Copy the records starting at the line that contains "Based on what" and ending at the line that contains "5. pixel 34 375", changing "nearer" to "closer" and leaving everything else as it is.

>>>

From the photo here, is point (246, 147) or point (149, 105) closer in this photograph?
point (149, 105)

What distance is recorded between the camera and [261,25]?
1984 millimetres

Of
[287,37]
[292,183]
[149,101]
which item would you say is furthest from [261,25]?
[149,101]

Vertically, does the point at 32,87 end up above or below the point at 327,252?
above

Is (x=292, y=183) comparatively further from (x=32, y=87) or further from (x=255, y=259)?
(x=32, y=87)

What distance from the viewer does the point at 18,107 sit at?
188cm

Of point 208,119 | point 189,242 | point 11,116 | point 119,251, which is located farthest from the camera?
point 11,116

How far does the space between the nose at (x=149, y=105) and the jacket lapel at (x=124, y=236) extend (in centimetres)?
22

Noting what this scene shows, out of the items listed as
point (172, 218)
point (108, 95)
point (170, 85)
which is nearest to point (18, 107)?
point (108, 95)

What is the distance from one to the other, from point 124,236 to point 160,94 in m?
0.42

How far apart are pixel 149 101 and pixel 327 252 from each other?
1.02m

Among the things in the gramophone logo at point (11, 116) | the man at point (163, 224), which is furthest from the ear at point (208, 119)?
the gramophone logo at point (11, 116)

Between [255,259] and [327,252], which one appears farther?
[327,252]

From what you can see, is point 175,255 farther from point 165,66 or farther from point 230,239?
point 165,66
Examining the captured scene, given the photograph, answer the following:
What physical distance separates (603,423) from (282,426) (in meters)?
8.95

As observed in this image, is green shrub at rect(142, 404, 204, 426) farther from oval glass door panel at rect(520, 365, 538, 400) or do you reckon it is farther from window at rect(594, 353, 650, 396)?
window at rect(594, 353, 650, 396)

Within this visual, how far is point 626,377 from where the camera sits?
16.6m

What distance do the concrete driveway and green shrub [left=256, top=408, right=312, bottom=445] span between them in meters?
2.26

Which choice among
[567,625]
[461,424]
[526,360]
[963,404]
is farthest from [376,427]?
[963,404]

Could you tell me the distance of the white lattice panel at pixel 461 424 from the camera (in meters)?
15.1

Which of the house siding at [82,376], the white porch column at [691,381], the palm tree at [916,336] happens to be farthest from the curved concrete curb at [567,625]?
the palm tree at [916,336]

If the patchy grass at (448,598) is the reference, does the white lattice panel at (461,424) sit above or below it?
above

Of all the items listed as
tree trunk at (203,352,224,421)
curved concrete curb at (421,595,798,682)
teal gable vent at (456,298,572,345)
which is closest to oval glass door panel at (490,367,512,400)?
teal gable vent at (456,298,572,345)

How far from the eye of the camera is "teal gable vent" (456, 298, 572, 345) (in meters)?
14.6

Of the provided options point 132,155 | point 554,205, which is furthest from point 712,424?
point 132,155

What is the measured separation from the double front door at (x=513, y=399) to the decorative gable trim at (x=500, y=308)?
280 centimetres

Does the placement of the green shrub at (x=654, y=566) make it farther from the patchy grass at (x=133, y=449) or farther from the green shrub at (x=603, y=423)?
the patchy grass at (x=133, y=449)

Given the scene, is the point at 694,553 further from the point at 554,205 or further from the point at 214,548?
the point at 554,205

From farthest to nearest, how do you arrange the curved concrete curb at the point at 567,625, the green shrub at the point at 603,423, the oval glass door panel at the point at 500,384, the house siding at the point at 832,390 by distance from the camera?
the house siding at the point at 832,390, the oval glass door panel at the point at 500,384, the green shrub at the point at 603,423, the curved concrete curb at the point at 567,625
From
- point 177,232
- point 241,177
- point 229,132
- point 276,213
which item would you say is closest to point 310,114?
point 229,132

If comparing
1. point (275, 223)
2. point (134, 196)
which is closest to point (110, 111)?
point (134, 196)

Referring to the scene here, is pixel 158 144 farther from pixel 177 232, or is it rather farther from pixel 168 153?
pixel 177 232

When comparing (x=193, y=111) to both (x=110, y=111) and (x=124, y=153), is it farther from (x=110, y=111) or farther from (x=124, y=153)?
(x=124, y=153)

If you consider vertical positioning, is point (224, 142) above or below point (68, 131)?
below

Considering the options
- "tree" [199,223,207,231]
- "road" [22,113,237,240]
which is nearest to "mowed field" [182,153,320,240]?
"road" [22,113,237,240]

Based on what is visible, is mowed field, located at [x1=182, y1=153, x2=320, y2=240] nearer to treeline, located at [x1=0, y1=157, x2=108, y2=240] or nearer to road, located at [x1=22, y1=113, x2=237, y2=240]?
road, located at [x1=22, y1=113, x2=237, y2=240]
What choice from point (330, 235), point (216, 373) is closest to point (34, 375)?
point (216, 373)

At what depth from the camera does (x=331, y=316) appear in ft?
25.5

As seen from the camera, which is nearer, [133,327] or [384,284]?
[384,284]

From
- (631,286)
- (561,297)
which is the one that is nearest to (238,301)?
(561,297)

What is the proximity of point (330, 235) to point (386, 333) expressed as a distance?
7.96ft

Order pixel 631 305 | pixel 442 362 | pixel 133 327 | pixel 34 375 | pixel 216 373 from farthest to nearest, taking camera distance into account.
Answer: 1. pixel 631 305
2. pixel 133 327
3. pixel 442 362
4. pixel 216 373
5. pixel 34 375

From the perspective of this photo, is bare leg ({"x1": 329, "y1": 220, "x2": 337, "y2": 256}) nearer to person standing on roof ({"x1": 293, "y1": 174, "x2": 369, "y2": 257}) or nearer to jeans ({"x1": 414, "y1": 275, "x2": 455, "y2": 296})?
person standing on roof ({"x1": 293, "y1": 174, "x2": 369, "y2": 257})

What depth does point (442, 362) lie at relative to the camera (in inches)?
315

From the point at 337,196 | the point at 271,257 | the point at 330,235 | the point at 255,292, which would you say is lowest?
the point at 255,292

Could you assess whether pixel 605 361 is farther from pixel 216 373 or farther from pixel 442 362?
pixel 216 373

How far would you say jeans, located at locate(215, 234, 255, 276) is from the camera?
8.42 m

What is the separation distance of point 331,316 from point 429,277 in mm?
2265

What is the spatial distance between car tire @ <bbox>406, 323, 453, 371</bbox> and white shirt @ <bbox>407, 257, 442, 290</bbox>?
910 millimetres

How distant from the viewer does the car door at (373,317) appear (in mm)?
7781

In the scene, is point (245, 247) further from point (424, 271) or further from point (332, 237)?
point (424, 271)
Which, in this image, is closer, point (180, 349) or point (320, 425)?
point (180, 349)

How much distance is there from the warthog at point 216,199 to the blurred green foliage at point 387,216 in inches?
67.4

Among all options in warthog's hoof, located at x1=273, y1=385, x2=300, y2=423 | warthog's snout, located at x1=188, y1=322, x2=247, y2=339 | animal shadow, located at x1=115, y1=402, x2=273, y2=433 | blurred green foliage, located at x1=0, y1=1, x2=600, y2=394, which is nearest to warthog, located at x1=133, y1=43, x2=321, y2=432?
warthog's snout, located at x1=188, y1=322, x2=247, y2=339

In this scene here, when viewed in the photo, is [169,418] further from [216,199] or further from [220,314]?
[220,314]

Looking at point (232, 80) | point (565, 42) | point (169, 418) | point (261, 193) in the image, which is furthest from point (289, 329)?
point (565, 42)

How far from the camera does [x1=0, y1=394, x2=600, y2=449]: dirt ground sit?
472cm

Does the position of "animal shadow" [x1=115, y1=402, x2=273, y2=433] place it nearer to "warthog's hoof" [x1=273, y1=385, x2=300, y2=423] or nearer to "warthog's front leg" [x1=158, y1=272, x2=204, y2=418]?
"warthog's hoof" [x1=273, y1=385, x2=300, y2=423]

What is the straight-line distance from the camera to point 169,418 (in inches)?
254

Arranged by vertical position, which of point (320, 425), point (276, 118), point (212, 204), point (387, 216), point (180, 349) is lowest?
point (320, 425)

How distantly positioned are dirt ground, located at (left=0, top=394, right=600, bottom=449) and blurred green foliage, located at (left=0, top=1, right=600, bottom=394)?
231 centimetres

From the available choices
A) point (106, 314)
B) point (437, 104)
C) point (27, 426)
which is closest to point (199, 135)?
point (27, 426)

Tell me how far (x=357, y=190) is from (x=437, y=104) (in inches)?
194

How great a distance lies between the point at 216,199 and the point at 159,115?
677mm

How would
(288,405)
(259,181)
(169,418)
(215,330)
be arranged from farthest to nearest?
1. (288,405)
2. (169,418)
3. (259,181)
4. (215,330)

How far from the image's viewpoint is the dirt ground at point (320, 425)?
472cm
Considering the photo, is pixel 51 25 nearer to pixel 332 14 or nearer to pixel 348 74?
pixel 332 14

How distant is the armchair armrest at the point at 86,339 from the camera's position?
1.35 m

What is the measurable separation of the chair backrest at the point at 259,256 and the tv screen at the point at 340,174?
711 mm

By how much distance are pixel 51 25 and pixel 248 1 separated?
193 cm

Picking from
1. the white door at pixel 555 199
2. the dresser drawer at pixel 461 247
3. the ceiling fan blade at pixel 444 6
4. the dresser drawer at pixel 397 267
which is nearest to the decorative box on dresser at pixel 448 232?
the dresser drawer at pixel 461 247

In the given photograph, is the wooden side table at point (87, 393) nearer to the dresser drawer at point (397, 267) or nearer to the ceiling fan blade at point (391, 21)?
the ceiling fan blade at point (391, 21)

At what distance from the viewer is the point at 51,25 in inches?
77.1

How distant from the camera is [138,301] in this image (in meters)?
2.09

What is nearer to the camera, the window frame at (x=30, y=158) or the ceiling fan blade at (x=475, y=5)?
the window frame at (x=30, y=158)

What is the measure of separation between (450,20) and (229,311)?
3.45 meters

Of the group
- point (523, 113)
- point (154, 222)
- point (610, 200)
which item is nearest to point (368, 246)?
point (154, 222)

<<<

* _Full response_
Based on what is visible, is mowed field, located at [x1=182, y1=153, x2=320, y2=240] closer to treeline, located at [x1=0, y1=157, x2=108, y2=240] or closer to road, located at [x1=22, y1=113, x2=237, y2=240]?
road, located at [x1=22, y1=113, x2=237, y2=240]
What choice from point (330, 235), point (216, 373) is closest to point (34, 375)?
point (216, 373)

At what depth from the camera does (x=331, y=316) appear in ft?
25.5

As seen from the camera, which is closer, [133,327] or [384,284]?
[384,284]

From
- (631,286)
- (561,297)
which is the one that is nearest to (238,301)?
(561,297)

What is the proximity of point (330, 235) to point (386, 333) expressed as a distance?
7.96ft

Order pixel 631 305 | pixel 442 362 | pixel 133 327 | pixel 34 375 | pixel 216 373 from farthest to nearest, taking camera distance into account.
Answer: 1. pixel 631 305
2. pixel 133 327
3. pixel 442 362
4. pixel 216 373
5. pixel 34 375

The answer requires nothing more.